HACKER Q&A
📣 mettamage

C++17/C++20 example projects with good style?


Hi HN!

I'm reading A tour of C++ (for the second time). I'm also busy working on my application. What I'm noticing is that I have no clue about code style, build systems or anything else outside of that book. If I don't know about it, you can bet that it is hacked together.

I'm mentioning both C++ versions because I've noticed that C++20 features aren't complete, and some features are not well received either (e.g. modules). So I'm doubting if I should learn C++20 for now.

So do you know of any good example projects that show some good stylistic sense C++17/C++20? And I know that people code differently, but trust me, they aren't coding it like I am right now (e.g. .cpp files only, a hacked together build with Meson and benchmark code that have 10ms of test setup bias -- I just discovered that).
★ ★ ★ ★ ★ ★ ★
▸ WORK INSTRUCTIONS:
In the C++ style post, which build tool does the poster say their current build is hacked together with? None of the lines that come after this post are needed.
★ ★ ★ ★ ★ ★ ★
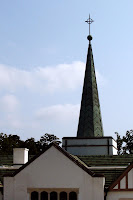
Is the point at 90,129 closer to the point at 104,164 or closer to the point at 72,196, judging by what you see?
the point at 104,164

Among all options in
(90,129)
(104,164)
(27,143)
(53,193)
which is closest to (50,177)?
(53,193)

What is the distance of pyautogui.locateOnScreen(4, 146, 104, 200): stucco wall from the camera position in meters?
29.2

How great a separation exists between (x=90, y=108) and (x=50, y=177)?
13483 millimetres

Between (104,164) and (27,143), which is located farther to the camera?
(27,143)

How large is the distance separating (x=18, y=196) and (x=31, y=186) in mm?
985

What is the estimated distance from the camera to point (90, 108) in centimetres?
4212

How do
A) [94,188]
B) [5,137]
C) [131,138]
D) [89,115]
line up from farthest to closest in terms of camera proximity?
[5,137], [131,138], [89,115], [94,188]

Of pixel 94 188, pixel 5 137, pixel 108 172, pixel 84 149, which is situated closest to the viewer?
pixel 94 188

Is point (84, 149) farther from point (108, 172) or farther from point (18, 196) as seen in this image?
point (18, 196)

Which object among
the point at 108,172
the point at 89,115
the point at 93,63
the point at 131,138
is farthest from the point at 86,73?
the point at 131,138

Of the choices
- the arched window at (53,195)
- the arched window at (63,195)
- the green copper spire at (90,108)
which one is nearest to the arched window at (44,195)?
the arched window at (53,195)

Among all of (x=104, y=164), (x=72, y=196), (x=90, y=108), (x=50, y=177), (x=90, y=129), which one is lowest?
(x=72, y=196)

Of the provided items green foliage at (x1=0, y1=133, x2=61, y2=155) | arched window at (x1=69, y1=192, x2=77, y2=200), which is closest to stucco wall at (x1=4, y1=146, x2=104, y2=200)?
arched window at (x1=69, y1=192, x2=77, y2=200)

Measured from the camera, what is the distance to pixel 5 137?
91812 mm
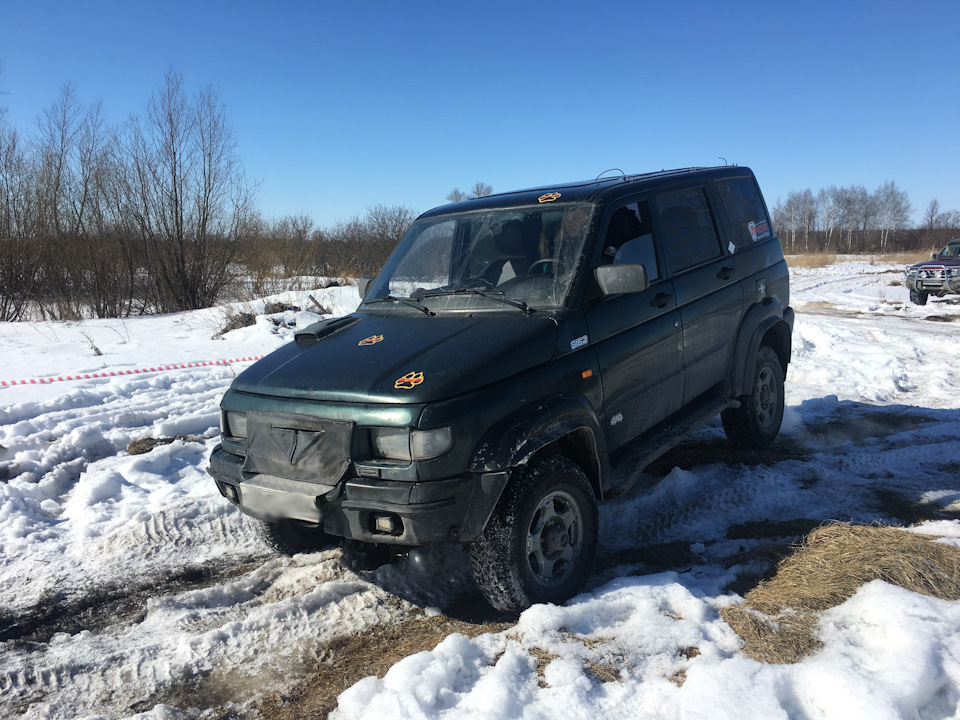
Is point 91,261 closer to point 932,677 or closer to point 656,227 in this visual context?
point 656,227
★ ★ ★ ★ ★ ★ ★
▸ WRITTEN RESPONSE:
Meson